And God said, “Let the waters cause the creeping animal—a living soul—to creep out. And let the bird flit over the land, over the face of the expanse of the heavens.”
After the great lights are kindled and placed in the inner self, and the outer self is receiving light from them, the time arrives when we first start to live. Earlier, we can hardly be said to have been alive, thinking as we did that the good we perform and the truth we speak originate in ourselves. On our own we are dead and have nothing but evil and falsity inside, with the result that nothing we produce from ourselves has life. So true is this that by our own power we cannot do anything good—at least not anything inherently good.
From the doctrine taught by faith, anyone can see that we cannot so much as think a good thought or will a good result or consequently do a good deed except through the Lord’s power. After all, in Matthew the Lord says:
The one who sows good seed is the Son of Humankind. (Matthew 13:37)
Good cannot come from anywhere but this same unique source, as he also says:
Nobody is good except the one God. (Luke 18:19)
Still, when the Lord brings us back to life, or regenerates us, he at first allows us to harbor these mistaken ideas. At that stage we cannot view the situation in any other way. Neither can we be led in any other way to believe and then perceive that everything good and true comes from the Lord alone.

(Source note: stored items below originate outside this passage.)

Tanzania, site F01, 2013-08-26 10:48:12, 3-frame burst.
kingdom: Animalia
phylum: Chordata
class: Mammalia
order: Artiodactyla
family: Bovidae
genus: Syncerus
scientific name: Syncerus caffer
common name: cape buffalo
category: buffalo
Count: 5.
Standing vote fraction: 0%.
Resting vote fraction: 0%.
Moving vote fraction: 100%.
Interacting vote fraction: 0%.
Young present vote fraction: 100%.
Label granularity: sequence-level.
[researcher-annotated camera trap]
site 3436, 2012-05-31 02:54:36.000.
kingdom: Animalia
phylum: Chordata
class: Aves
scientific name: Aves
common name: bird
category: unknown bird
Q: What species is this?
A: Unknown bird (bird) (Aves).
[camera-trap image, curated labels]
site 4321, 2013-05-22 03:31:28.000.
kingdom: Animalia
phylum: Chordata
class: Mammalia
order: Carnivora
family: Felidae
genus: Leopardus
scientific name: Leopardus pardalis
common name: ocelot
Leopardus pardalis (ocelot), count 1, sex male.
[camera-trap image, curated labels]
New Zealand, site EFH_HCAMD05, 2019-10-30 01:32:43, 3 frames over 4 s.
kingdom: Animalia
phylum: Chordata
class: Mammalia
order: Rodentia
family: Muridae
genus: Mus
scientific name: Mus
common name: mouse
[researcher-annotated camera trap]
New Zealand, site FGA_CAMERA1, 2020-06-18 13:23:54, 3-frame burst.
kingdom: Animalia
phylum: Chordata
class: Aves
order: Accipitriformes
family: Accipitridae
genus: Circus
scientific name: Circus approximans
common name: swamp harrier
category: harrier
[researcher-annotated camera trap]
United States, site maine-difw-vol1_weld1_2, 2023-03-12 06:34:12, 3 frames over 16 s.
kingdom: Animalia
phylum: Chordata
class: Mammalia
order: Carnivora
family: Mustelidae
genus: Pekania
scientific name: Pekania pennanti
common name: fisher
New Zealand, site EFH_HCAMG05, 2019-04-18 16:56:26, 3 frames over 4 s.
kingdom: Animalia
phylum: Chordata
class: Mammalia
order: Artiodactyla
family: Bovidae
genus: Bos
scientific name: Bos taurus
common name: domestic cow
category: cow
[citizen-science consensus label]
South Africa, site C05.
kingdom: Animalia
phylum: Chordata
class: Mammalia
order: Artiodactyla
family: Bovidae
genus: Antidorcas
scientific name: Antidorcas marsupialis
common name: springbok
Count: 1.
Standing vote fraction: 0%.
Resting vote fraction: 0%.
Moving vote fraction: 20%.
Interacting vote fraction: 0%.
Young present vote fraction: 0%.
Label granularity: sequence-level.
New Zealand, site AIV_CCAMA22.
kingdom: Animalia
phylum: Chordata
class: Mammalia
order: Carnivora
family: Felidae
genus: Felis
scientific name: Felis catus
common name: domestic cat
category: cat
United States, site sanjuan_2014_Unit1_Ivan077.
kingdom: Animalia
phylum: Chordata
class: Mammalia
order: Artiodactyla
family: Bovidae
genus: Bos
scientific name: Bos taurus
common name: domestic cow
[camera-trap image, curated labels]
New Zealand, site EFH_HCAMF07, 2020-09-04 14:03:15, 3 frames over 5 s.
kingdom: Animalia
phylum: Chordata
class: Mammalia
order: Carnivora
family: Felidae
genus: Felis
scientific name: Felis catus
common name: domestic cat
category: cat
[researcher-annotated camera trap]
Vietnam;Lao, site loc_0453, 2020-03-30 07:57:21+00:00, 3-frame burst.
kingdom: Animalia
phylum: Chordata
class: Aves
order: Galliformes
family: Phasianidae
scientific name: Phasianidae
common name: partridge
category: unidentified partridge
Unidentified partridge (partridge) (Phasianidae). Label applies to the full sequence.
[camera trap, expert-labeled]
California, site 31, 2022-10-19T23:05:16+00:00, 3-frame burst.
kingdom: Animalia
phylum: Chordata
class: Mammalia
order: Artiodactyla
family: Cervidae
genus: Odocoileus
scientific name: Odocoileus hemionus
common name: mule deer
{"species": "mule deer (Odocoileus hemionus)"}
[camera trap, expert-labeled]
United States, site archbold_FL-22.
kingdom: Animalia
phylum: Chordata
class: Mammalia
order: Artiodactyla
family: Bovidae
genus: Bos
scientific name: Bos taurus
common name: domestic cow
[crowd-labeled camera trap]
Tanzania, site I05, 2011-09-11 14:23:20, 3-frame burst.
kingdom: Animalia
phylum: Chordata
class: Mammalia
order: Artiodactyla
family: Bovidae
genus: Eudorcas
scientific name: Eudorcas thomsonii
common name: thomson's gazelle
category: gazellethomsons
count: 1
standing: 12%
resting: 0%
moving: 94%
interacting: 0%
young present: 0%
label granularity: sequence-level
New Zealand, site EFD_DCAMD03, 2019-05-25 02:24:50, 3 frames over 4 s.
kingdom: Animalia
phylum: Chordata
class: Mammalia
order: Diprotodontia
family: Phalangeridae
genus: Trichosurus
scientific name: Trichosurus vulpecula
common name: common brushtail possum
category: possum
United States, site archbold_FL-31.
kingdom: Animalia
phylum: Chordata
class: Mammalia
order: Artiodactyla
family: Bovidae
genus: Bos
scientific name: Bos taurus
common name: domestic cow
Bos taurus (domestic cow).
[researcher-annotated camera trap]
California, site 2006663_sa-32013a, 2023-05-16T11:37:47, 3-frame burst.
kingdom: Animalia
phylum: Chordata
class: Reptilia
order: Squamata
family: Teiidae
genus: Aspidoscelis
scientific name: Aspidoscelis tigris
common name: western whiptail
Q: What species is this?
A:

As long as our thinking ran along these lines, the truth and goodness we possessed were equated with a tender plant or grass, next with a plant bearing seed, then with a fruit tree, none of which has a living soul. Now, when love and faith have brought us to life and we believe that the Lord brings about all the good we do and the truth we speak, we are compared initially to creeping animals of the water and birds flitting over the land and later to beasts. All these are animate and are called living souls.
The creeping animals that the waters breed symbolize facts that the outer self knows. Birds in general symbolize logical reasoning; they also symbolize matters that we truly understand, which belong to the inner self.
The following verses in Isaiah demonstrate the symbolism of the creeping animals of the waters—fish—as facts:
I came and there was no man. In my censure I will dry up the sea; I will make the rivers a desert; their fish will stink from lack of water and die of thirst; I will dress the heavens in black. (Isaiah 50:2, 3)
Evidence still clearer appears in Ezekiel, where the Lord describes a new temple, the general meaning of which is a new church and an adherent of the church or person reborn (since everyone who is reborn is a temple to the Lord).
The Lord Jehovah said to me, “That water, which will go out to the boundary toward the east and go toward the sea, will be channeled down into the sea, and the water [of the sea] will be cured. And it will come about that every living soul that creeps out in any place where the water of the rivers goes will survive; and the fish will be very numerous, because that water goes there and will be cured, and everything will live, wherever the river goes. And it will happen that the fishers will stand over it from En-gedi to En-eglaim; they will be there spreading their nets. Their fish will be of all kinds, like the fish of the great sea, very numerous.” (Ezekiel 47:8, 9, 10)
“Fishers from En-gedi to En-eglaim spreading their nets” symbolize people who are to teach the earthly plane of the human mind about the truths that make up faith.
Passages in the prophets establish the fact that birds symbolize logical reasoning and concepts truly understood. In Isaiah, for example:
I am calling the winged creature from the sunrise, the man I planned on, from a faraway land. (Isaiah 46:11)
In Jeremiah:
I looked and there, not a human! And every bird of the heavens had fled. (Jeremiah 4:25)
In Ezekiel:
I will plant a cutting of the tall cedar, and it will lift its branch and make fruit and become a majestic cedar. And every bird of every wing will live under it; in the shade of its branches they will live. (Ezekiel 17:[22,] 23)
And in Hosea, where the subject is a new church, or the regenerate person:
And I will strike a pact with them on that day—with the wild animal of the field, and with the bird in the heavens and the creature that moves on the ground. (Hosea 2:18)
The wild animal obviously does not mean a wild animal or the bird a bird, because the Lord is sealing a new pact with them.
Nothing that is a person’s very own has any life in it. When presented to view, it looks hard as bone, and black. Everything that comes from the Lord, on the other hand, has life. It has a spiritual and heavenly quality and looks like something living and human.
Incredibly, perhaps (although it is absolutely true), each word, each mental image, and each scintilla of thought in an angelic spirit is alive. Passion received from the Lord, who is life itself, permeates every single thing about such a spirit.
Things that come from the Lord, then, contain life because they contain faith in him, and they are symbolized here by a living soul. Additionally, they have the equivalent of a physical body, symbolized by that which moves or creeps. This information remains obscure to the human mind, but since the verse talks about a living soul that moves, I need at least to mention it.